# chicken carcass got left out (bone broth question)



## Chinese Pistache (May 29, 2006)

I'm planning to make bone broth in my crockpot for 24 hours (or more). The carcass got left out all night. Can I still use it? I hate to throw it out







Thanks.


----------



## Ruthla (Jun 2, 2004)

How many hours was it out, and how cold was your kitchen last night? Most importantly, do the bones still smell good, or do they smell like they're starting to go bad?
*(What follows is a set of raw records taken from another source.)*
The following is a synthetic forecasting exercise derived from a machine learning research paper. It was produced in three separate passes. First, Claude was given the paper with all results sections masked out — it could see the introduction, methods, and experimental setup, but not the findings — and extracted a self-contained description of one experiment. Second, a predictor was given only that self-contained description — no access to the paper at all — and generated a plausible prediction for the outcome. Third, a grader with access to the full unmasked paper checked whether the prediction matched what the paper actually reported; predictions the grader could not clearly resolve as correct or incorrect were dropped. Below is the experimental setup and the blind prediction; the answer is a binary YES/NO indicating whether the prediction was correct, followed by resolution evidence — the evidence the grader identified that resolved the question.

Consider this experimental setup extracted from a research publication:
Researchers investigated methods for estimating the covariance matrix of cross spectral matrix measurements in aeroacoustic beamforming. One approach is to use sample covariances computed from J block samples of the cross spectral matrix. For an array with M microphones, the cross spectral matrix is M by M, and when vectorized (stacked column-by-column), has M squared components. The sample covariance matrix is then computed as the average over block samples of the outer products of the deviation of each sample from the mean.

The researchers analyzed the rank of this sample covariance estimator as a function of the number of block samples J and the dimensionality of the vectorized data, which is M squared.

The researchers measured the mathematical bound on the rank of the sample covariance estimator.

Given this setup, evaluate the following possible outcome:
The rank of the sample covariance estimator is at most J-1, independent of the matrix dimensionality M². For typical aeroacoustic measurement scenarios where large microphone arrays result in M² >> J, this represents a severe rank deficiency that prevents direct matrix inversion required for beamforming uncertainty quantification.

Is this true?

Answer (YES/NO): NO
If your kitchen was reasonably cool overnight, and the bones smell OK, I'd still use them.


----------



## ShwarmaQueen (Mar 28, 2008)

Quote:


Originally Posted by *Ruthla* 
If your kitchen was reasonably cool overnight, and the bones smell OK, I'd still use them.









:

We havent been using our heater, so the our kitchen has been pretty chilly overnight (50s-60s?) and in a case like this, it's probably fine.


----------



## Chinese Pistache (May 29, 2006)

Thanks. I went ahead and threw it out because it didn't smell right. Dh had put it in the crockpot and closed the lid but forgot to add liquid and turn it on. So, it was at a perfect temperature to incubate some yucky bacteria.


----------



## MoonStarFalling (Nov 4, 2004)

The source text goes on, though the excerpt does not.